Verilen metin:
Aktaş'ın romanında felsefî bir tat var!

Aktaş

Ümit Aktaş’ın ‘Musa ve Yol Arkadaşı’ romanını okudum ve notlarımı sıcağı sıcağına paylaşmak istedim… Büyük keyifle de tavsiye ediyorum.

 

04 Nisan 2012 Çarşamba

 

Ümit Aktaş’ın yeni romanı Musa ve Yol Arkadaşı Okur Kitaplığı’ndan çıktı… Yazar; Âdem, Rüya ve Yeşil Vadi’den sonra dördüncü romanına imzasını atmış oldu. Yakınlarda çıkan Yeşil Vadi kitabı oldukça heyecan verici iken yeni bir heyecana daha taşımış oldu bizi Ümit Aktaş…

Ümit Aktaş romanları felsefî tatları ile dikkat çekmekte. Rüya’da psikolojik olarak aşk üzerinden bir gerilim manifestosu okumuştuk. Yeşil Vadi’de ise yazar sosyolojik bir meseleyi ele almış, düşünsel ve algısal değişim/gelişimi konu edinmişti. Aktaş’ın romanları kurgusal boyutu ile değil, getirdiği yenilikler ile öne çıkıyor. Özellikle sorular eşliğinde okuyucuyu metnin içine dâhil etmesi, romanda dile getirilen düşüncelere katılarak kendi görüşlerini test etme imkânı sunması önemli bir yenilik… Böylece Ümit Aktaş romanlarının diyalektik zemini de gözlemlenmiş oluyor.

Belirtilen amaç 1: Kayıtlarda "further" dizesini içeren bütün satırları topla ve her birini kopyala. Büyük-küçük harf farkını dikkate al.
Metin ile kayıtlar birbirinden bağımsız iki ayrı malzemedir.

Sağlanan malzeme:
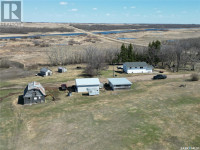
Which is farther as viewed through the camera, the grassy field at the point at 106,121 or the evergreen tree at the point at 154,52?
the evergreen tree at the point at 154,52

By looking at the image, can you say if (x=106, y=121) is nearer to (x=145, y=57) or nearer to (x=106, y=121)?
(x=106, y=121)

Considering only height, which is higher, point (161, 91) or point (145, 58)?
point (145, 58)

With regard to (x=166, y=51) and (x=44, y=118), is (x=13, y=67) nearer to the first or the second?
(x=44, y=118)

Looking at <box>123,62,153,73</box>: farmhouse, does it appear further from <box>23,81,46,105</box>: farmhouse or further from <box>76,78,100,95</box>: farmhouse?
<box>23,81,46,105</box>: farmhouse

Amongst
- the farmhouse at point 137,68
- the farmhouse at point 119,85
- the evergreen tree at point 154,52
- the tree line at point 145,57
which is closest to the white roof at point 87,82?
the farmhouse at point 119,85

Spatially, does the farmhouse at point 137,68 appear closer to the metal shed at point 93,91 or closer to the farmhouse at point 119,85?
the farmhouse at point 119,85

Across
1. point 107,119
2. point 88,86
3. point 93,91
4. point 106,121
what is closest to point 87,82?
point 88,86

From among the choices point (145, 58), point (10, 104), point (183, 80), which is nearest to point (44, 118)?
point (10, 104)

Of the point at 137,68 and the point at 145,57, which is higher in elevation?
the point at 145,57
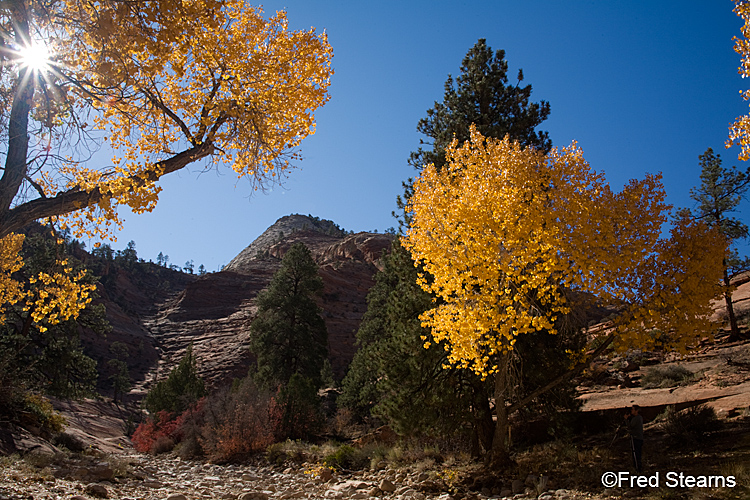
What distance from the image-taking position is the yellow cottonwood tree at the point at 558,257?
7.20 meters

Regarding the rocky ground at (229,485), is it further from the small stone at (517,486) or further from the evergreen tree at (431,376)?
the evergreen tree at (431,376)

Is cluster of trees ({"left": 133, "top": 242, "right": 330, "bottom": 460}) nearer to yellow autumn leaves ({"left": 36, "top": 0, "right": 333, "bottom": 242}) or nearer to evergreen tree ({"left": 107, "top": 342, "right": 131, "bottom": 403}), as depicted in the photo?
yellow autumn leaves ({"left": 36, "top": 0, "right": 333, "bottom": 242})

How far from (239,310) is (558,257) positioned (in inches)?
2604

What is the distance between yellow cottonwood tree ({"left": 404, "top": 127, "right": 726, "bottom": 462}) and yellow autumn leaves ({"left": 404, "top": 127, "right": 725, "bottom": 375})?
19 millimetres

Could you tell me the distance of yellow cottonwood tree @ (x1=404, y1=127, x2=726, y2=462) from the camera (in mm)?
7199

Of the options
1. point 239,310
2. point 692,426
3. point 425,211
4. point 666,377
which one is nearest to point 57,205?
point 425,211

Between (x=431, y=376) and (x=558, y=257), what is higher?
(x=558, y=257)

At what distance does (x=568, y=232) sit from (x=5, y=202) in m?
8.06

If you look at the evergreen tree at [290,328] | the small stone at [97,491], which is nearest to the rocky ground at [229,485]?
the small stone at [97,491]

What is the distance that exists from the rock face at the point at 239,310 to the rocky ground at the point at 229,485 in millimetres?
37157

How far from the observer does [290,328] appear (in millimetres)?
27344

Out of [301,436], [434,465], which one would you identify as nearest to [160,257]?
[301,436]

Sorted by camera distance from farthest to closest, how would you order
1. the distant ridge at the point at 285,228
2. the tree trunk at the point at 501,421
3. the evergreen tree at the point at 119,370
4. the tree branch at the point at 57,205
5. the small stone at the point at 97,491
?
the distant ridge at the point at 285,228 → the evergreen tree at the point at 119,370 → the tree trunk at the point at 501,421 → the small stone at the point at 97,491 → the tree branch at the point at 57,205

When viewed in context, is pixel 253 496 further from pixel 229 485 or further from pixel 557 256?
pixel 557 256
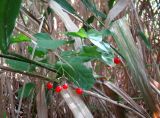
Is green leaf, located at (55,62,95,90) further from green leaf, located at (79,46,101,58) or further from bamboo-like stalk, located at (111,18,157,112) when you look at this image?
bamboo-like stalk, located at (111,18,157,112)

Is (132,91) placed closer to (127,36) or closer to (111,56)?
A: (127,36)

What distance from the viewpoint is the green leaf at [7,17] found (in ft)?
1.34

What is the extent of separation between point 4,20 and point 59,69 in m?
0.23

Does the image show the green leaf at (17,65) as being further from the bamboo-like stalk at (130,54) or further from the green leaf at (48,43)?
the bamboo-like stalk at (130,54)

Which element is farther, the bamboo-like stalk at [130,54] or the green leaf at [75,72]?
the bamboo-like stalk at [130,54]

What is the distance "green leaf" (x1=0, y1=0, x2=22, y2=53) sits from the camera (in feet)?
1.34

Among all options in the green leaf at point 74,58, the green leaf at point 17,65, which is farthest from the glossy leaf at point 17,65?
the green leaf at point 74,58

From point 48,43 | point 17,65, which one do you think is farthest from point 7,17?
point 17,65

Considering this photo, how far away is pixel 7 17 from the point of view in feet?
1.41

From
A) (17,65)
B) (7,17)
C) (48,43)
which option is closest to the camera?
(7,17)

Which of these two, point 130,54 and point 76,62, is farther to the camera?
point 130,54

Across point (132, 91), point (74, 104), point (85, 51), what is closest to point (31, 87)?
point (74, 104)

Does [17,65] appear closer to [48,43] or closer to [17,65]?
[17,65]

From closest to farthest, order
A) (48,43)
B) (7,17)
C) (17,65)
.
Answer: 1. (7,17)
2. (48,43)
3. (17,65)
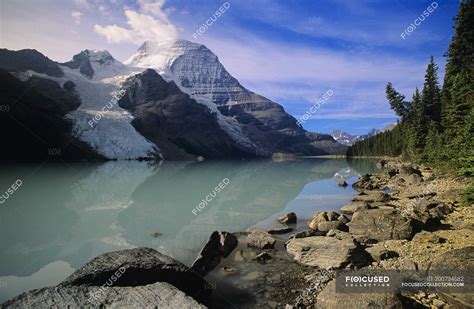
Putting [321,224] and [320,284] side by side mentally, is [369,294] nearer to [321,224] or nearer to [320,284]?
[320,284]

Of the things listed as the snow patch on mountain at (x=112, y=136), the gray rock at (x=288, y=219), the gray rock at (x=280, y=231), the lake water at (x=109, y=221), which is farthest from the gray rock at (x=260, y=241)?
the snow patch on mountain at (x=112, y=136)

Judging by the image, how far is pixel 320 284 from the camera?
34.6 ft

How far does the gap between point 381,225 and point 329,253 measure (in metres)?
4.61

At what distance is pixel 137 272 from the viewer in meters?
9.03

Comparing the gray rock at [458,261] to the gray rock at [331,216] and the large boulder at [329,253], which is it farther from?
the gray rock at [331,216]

Belirtilen amaç 2: Metindeki "Ümit Aktaş romanları felsefî tatları ile dikkat çekmekte." cümlesini İngilizceye çevir.

Eksiksiz çıktı 1:
Looking at <box>123,62,153,73</box>: farmhouse, does it appear further from <box>23,81,46,105</box>: farmhouse or further from <box>76,78,100,95</box>: farmhouse?
Regarding the rocky ground at (229,485), is it further from the small stone at (517,486) or further from the evergreen tree at (431,376)?
When viewed in context, is pixel 253 496 further from pixel 229 485 or further from pixel 557 256?
Is green leaf, located at (55,62,95,90) further from green leaf, located at (79,46,101,58) or further from bamboo-like stalk, located at (111,18,157,112) when you look at this image?
Does the image show the green leaf at (17,65) as being further from the bamboo-like stalk at (130,54) or further from the green leaf at (48,43)?

Eksiksiz çıktı 2: Ümit Aktaş's novels stand out for their philosophical flavor.